Although a rare event overall, causing 1–4% of all acute coronary syndromes (ACS), spontaneous coronary dissection (SCAD) mostly affects young people, accounting for up to 35% of ACS in women aged under 50 years, and pregnancy is a risk factor for its occurrence.1 There is considerable controversy about the best treatment strategy, whether it should be myocardial revascularization as first-line strategy for all, as in ACS, or optimal medical treatment alone and revascularization for selected patients only. The rationale for the latter approach is based on the distinct pathophysiology of SCAD and the fact that a large proportion of patients present complete healing on follow-up. Small single-center studies point to optimal medical treatment alone as leading to a better prognosis than myocardial revascularization as first-line treatment, contrary to what is supported by the evidence in atherothrombotic ACS.

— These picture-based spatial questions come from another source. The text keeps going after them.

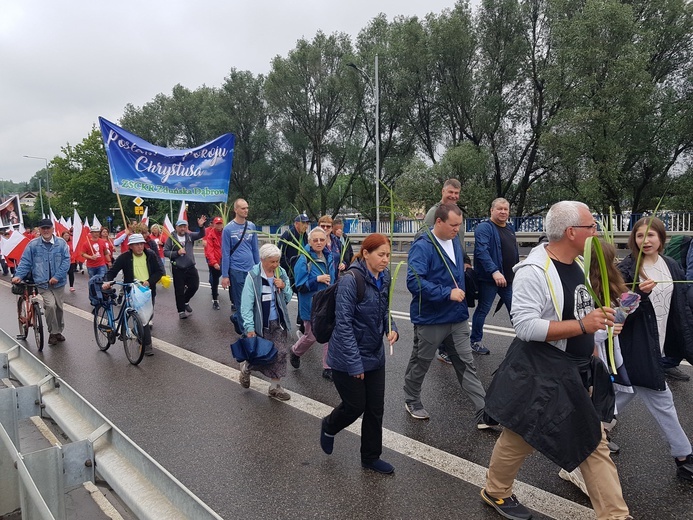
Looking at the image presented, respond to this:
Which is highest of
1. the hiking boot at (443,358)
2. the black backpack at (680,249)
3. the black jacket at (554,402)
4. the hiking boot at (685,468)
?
the black backpack at (680,249)

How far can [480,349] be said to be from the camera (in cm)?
616

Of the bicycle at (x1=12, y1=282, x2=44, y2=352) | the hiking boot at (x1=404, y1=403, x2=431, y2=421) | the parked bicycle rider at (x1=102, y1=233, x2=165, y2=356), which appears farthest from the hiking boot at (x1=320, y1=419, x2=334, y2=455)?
the bicycle at (x1=12, y1=282, x2=44, y2=352)

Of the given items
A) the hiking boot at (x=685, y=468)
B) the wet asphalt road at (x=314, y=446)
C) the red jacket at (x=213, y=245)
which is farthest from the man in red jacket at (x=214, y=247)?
the hiking boot at (x=685, y=468)

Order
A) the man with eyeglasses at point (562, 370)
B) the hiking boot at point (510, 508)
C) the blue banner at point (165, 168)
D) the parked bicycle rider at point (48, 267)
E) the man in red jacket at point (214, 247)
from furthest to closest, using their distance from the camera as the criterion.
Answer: the man in red jacket at point (214, 247), the blue banner at point (165, 168), the parked bicycle rider at point (48, 267), the hiking boot at point (510, 508), the man with eyeglasses at point (562, 370)

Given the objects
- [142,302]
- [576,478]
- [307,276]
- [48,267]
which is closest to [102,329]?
[142,302]

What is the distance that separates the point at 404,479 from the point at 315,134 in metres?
30.7

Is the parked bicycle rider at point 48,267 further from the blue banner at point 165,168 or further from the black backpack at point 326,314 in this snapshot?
the black backpack at point 326,314

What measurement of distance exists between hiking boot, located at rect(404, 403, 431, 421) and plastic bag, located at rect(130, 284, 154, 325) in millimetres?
3680

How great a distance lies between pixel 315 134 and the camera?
32469 mm

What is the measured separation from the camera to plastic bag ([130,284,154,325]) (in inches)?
252

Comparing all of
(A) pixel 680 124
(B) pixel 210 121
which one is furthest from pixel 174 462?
(B) pixel 210 121

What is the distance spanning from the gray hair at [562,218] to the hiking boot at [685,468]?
1.87m

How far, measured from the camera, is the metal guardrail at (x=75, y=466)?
5.42 ft

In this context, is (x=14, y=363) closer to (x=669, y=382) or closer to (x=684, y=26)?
(x=669, y=382)
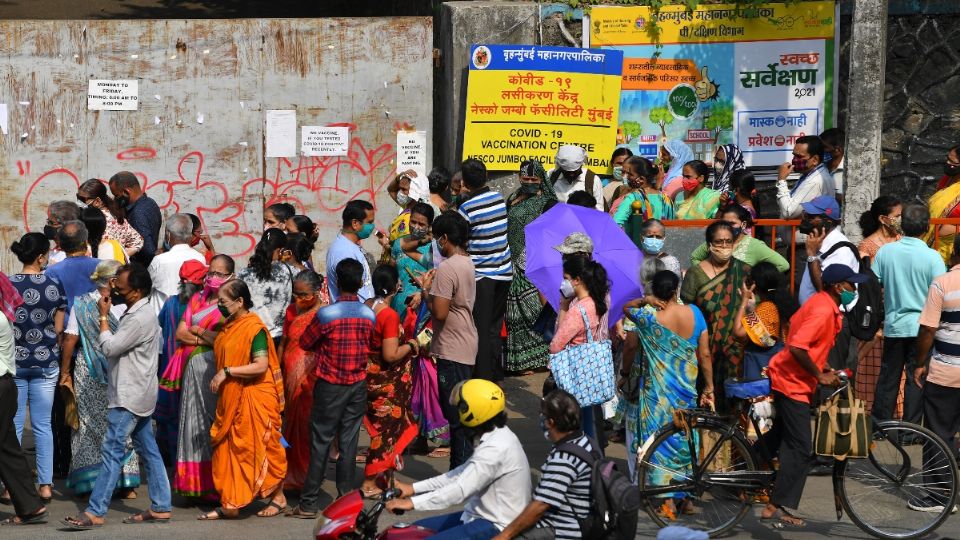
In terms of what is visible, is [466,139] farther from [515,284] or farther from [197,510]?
[197,510]

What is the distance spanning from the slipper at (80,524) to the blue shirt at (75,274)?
1.55m

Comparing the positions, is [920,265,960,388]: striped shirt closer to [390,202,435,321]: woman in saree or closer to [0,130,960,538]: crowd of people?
[0,130,960,538]: crowd of people

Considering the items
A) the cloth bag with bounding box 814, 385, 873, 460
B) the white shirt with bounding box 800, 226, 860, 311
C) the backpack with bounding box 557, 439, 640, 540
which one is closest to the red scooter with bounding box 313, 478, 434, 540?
the backpack with bounding box 557, 439, 640, 540

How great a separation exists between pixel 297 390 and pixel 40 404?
1687 mm

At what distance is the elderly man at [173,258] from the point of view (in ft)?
32.5

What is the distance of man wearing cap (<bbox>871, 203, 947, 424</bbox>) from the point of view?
378 inches

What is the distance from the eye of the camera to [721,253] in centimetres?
917

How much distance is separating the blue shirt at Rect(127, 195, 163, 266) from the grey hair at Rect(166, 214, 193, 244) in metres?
1.67

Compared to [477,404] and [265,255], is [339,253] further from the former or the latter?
[477,404]

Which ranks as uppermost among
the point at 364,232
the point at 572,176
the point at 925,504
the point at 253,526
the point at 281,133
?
the point at 281,133

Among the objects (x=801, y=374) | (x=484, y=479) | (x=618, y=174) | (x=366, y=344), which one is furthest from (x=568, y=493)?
(x=618, y=174)

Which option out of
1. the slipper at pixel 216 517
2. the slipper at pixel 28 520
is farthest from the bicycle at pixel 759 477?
the slipper at pixel 28 520

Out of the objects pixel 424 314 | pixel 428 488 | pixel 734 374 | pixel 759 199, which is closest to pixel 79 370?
pixel 424 314

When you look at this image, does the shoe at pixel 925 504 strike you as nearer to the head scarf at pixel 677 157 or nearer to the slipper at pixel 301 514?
the slipper at pixel 301 514
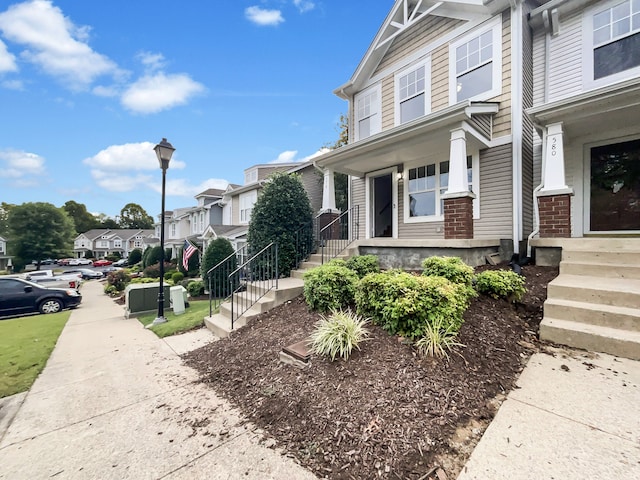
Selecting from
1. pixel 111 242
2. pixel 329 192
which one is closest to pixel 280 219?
pixel 329 192

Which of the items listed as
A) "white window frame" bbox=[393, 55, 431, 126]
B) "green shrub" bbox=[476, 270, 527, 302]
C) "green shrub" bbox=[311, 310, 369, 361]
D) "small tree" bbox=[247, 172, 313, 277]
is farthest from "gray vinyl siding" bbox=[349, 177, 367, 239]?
"green shrub" bbox=[311, 310, 369, 361]

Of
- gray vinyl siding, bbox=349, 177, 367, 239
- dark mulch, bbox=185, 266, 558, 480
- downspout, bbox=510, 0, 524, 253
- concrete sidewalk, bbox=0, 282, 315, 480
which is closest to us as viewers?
dark mulch, bbox=185, 266, 558, 480

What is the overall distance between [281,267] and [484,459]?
5327mm

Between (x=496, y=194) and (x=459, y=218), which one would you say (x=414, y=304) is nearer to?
(x=459, y=218)

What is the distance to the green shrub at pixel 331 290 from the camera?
4219mm

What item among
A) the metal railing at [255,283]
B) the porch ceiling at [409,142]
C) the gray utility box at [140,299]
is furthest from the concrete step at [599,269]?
the gray utility box at [140,299]

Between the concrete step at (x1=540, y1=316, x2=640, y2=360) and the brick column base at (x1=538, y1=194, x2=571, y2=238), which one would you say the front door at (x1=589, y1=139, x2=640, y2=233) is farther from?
the concrete step at (x1=540, y1=316, x2=640, y2=360)

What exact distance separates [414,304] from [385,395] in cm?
96

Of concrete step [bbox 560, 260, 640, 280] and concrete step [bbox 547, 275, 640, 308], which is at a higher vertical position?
concrete step [bbox 560, 260, 640, 280]

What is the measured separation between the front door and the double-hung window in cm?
239

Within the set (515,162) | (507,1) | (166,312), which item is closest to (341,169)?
(515,162)

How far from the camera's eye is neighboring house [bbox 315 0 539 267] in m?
5.57

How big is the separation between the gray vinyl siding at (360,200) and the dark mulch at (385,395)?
5407 mm

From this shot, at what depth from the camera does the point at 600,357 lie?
112 inches
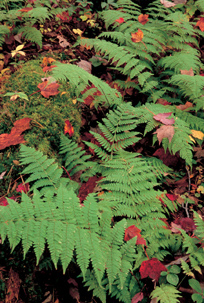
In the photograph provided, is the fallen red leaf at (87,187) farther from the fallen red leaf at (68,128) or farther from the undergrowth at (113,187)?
the fallen red leaf at (68,128)

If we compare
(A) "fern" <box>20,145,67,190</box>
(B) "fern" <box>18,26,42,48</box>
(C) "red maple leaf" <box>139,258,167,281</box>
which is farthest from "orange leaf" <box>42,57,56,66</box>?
(C) "red maple leaf" <box>139,258,167,281</box>

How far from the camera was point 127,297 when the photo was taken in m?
1.62

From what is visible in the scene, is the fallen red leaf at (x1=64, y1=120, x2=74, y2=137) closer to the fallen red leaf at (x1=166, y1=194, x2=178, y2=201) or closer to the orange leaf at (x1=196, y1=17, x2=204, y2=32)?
the fallen red leaf at (x1=166, y1=194, x2=178, y2=201)

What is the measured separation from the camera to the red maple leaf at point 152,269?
5.57 feet

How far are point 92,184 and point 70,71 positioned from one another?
4.20ft

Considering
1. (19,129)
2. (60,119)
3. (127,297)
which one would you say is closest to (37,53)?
(60,119)

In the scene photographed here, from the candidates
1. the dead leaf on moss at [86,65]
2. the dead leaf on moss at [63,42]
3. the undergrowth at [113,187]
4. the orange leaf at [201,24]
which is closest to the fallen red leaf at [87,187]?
the undergrowth at [113,187]

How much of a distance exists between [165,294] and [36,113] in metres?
2.07

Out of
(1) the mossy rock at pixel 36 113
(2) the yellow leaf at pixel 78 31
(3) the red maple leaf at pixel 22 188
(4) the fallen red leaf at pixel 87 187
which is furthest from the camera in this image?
(2) the yellow leaf at pixel 78 31

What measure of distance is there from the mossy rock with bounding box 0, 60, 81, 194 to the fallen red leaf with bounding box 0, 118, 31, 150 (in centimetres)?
5

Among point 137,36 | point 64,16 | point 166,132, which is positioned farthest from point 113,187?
point 64,16

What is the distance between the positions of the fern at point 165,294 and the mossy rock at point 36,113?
4.92 feet

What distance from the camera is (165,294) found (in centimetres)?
157

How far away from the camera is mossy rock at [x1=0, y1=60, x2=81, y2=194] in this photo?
7.19ft
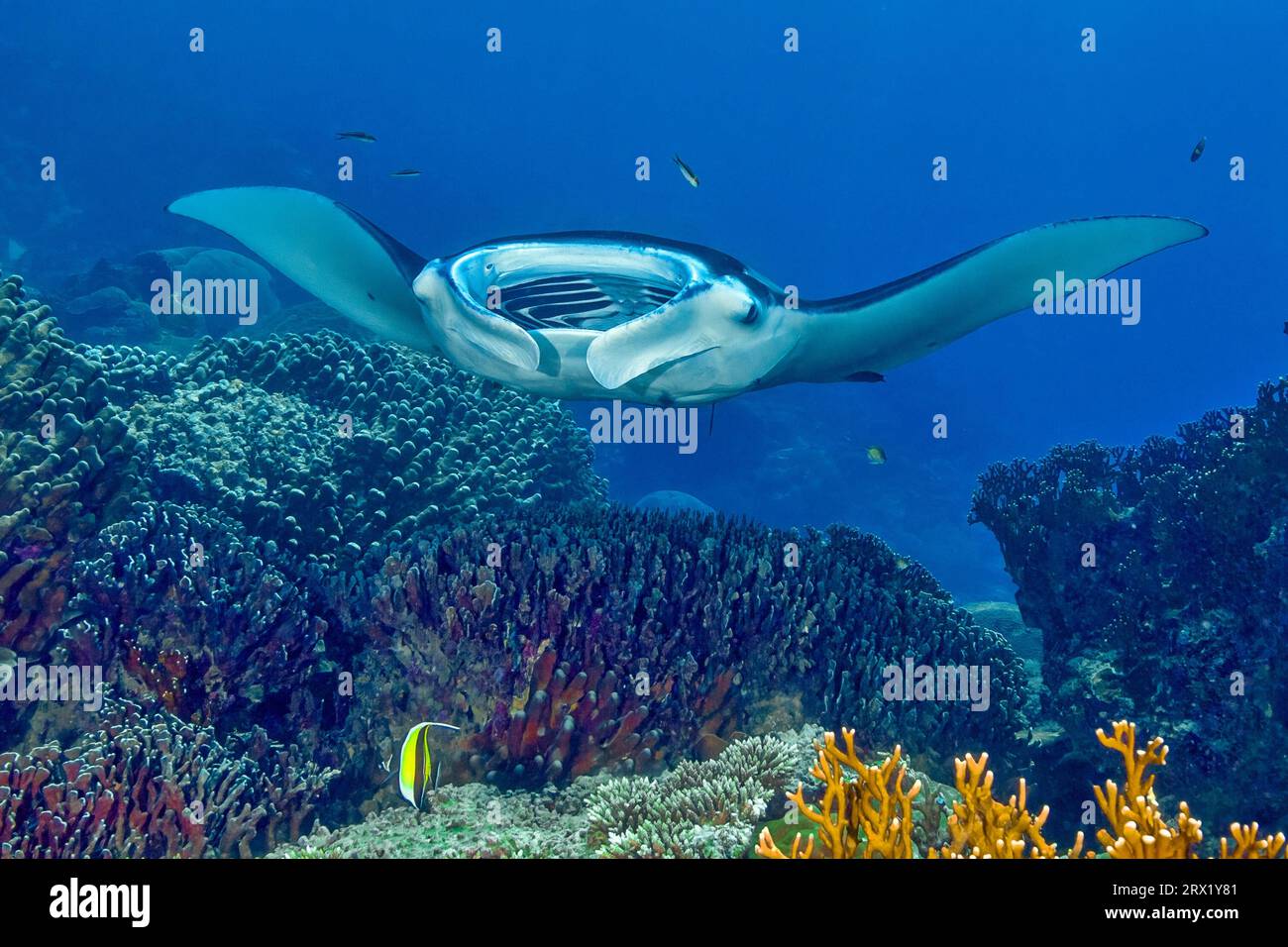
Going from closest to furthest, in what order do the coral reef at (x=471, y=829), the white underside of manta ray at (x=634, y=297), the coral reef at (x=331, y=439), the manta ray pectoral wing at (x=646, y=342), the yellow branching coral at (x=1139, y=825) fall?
the yellow branching coral at (x=1139, y=825) → the coral reef at (x=471, y=829) → the manta ray pectoral wing at (x=646, y=342) → the white underside of manta ray at (x=634, y=297) → the coral reef at (x=331, y=439)

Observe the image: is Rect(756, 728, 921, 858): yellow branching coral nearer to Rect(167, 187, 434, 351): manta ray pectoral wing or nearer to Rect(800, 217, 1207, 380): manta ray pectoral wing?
Rect(800, 217, 1207, 380): manta ray pectoral wing

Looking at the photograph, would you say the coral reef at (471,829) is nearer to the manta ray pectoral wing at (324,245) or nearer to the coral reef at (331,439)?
the coral reef at (331,439)

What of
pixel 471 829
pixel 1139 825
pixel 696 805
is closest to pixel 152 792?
pixel 471 829

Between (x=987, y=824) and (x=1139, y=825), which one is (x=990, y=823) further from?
(x=1139, y=825)

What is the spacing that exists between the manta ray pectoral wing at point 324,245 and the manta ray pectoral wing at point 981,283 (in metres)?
2.82

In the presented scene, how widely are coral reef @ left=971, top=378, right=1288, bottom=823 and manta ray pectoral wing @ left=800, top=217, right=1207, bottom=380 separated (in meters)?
2.87

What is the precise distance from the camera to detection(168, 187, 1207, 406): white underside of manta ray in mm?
3783

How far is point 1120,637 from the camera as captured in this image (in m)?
5.95

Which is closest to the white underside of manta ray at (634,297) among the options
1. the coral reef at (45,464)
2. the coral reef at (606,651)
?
the coral reef at (606,651)

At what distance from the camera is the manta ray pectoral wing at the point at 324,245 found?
176 inches

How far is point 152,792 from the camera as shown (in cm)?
359

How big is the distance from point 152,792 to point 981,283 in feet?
18.7

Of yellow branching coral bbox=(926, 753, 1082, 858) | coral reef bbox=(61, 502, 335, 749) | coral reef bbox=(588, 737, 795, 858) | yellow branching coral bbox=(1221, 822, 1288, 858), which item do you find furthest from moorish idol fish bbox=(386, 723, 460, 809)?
yellow branching coral bbox=(1221, 822, 1288, 858)

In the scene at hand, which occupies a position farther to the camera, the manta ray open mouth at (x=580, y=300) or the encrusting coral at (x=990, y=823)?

In their single-center retrospective study published in this issue of the Journal, Proença et al. aimed to analyze their experience in managing SCAD in 36 patients over 11 years (2009–2020).2 Almost all (94%) patients were female, as expected, with 47% of childbearing age.
Invasive angiography (ICA) was used in all patients as the only means of assessing coronary patency. SCAD type one (40%) and type two (60%) were the most prevalent.
Repeat angiography was performed in 13 patients (37%) (presumably during the first hospital admission, not mentioned), due to pain recurrence in nine cases and with no data regarding the other four. Even with disease progression, in eight of those 13 patients the operators assumed that no intervention was needed. Unfortunately, the reasons supporting the difficult decision not to intervene were not mentioned.
Strikingly, only four patients underwent coronary revas cularization by angioplasty, due to TIMI flow grade 0 or 1 (three patients) and to left main dissection with hemody- namic instability (one patient). The other 32 patients (89%),presumably with some clinical stability (unfortunately not mentioned or detailed), were “successfully treated medically”. But 12 patients had ST-elevation myocardial infarction (STEMI) on admittance. Assuming, that the patients revascularized (n=4) probably had a STEMI (not mentioned by the authors), this means that primary PCI (the gold standard treatment for STEMI) was performed in, at most, a third of patients with STEMI.
In most circumstances the decision taken could be criticized, because in a patient with chest pain and STEMI, everyone expects primary angioplasty as the first and only good treatment option, and as soon as possible. But that was not what was decided. Even in the majority of patients, with pain and STEMI, and others with chest pain recurrence and disease progression on repeat angiography, the decision was made to wait and withhold aggressive procedures in an unpredictable scenario, which the overall results showed to be the right decision.
The result was that most patients (94%) remained in Killip class I, with normal left ventricular ejection fraction at hospital discharge in 72% of patients and no in-hospital mortality. During a median follow-up of 40 months (interquartile range 14–95), seven patients (19%) underwent repeat ICA, due to pain recurrence, myocardial ischemia, or operator decision. All patients with repeat ICA presented dissection improvement (not specified by the authors), and in half of them, the dissection had healed. Most importantly of all, no patient died, an astonishing result in view of the severity and complexity of the disease and the absence of guidelines to support the difficult decisions to be made, but in line with the results of previous published studies.3,4
In ACS secondary to SCAD, with compromised coronary flow, the decision whether to intervene is complicated and difficult, but critical to a long-term successful result in this young patient population.
Unfortunately, we do not know how those responsible for this single-center experience achieved such results, as the criteria and decision algorithms used to support their choices are not specified in the paper.
In severe and complex diseases, when so much is unknown, details matter.
Conflicts of interestThe author has no conflicts of interest to declare.